Start of Listed records

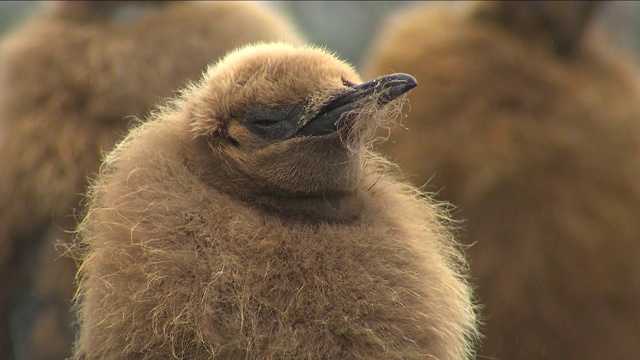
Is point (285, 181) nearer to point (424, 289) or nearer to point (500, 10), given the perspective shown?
point (424, 289)

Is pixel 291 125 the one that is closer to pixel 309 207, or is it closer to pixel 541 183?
pixel 309 207

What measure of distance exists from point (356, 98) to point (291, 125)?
119 mm

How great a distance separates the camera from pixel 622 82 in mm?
2443

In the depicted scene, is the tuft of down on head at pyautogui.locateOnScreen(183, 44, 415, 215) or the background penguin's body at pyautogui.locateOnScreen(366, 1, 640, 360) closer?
the tuft of down on head at pyautogui.locateOnScreen(183, 44, 415, 215)

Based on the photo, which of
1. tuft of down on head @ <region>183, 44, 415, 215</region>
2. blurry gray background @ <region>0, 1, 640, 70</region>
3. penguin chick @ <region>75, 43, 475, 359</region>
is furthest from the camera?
blurry gray background @ <region>0, 1, 640, 70</region>

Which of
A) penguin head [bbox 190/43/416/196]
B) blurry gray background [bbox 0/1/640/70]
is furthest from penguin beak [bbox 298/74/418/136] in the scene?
blurry gray background [bbox 0/1/640/70]

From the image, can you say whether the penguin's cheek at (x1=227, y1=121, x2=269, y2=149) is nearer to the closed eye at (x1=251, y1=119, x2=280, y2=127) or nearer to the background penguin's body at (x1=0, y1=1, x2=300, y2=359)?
the closed eye at (x1=251, y1=119, x2=280, y2=127)

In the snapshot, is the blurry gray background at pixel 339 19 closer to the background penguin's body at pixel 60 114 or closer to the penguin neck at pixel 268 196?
the background penguin's body at pixel 60 114

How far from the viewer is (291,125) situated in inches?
53.4

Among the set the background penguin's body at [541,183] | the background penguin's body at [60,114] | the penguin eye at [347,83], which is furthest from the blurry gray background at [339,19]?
the penguin eye at [347,83]

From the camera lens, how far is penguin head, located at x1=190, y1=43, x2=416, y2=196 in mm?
1339

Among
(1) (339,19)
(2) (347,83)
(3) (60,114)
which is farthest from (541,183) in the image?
(1) (339,19)

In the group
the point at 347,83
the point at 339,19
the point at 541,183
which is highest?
the point at 347,83

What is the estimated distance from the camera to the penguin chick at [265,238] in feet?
4.07
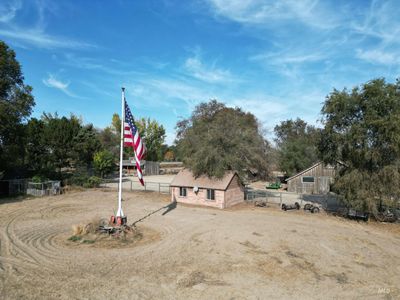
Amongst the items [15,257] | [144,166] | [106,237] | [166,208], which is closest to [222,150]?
[166,208]

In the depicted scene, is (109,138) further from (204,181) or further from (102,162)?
(204,181)

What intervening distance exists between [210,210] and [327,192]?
18.8 m

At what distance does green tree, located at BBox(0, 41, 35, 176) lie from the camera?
27.6 meters

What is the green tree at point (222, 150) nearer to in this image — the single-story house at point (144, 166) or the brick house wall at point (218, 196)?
the brick house wall at point (218, 196)

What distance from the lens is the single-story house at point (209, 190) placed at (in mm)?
25750

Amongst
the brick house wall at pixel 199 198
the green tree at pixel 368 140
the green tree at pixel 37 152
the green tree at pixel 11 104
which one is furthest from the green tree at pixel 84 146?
the green tree at pixel 368 140

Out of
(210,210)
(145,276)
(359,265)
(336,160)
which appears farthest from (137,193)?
(359,265)

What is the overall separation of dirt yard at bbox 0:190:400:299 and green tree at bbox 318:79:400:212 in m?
2.48

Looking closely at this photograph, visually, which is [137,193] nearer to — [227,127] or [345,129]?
[227,127]

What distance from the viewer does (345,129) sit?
870 inches

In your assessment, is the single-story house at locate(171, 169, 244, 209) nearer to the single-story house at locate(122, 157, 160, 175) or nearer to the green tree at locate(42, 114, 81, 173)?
the green tree at locate(42, 114, 81, 173)

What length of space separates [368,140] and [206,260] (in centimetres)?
1563

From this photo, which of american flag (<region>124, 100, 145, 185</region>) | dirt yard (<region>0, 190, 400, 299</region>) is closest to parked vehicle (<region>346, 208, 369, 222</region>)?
dirt yard (<region>0, 190, 400, 299</region>)

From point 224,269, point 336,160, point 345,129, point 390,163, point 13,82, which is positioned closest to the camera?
point 224,269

End of Listed records

Objective ▸
Copy the records word for word, starting at the line that contains "In the depicted scene, is (109,138)" and continuing through the end of the records.

Result of the task ▸
In the depicted scene, is (109,138) further from (204,181) or further from (102,162)?
(204,181)

What intervening distance exists between [210,210] and [327,192]?
18.8 m

At what distance does green tree, located at BBox(0, 41, 35, 176) lie from the camera?
27.6 meters

What is the green tree at point (222, 150) nearer to in this image — the single-story house at point (144, 166) or the brick house wall at point (218, 196)?
the brick house wall at point (218, 196)

What distance from the lens is the single-story house at point (209, 190) placed at (in mm)?
25750

Amongst
the brick house wall at pixel 199 198
the green tree at pixel 368 140
the green tree at pixel 37 152
the green tree at pixel 11 104
which one is furthest from the green tree at pixel 84 146?
the green tree at pixel 368 140

Out of
(210,210)
(145,276)
(359,265)
(336,160)
which appears farthest from (137,193)?
(359,265)

What is the overall separation of dirt yard at bbox 0:190:400:299 and green tree at bbox 318:79:400:212 in m?
2.48

Looking closely at this photograph, visually, which is [137,193] nearer to — [227,127] or [345,129]?
[227,127]

What distance from the viewer does (345,129) sit?
870 inches

In your assessment, is the single-story house at locate(171, 169, 244, 209) nearer to the single-story house at locate(122, 157, 160, 175) or nearer to the green tree at locate(42, 114, 81, 173)?
the green tree at locate(42, 114, 81, 173)

What length of space separates [368,140] and [206,260] (in centimetres)?
1563

From this photo, which of american flag (<region>124, 100, 145, 185</region>) | dirt yard (<region>0, 190, 400, 299</region>) is closest to parked vehicle (<region>346, 208, 369, 222</region>)?
dirt yard (<region>0, 190, 400, 299</region>)

From point 224,269, point 336,160, point 345,129, point 390,163, point 13,82, which is positioned closest to the camera?
point 224,269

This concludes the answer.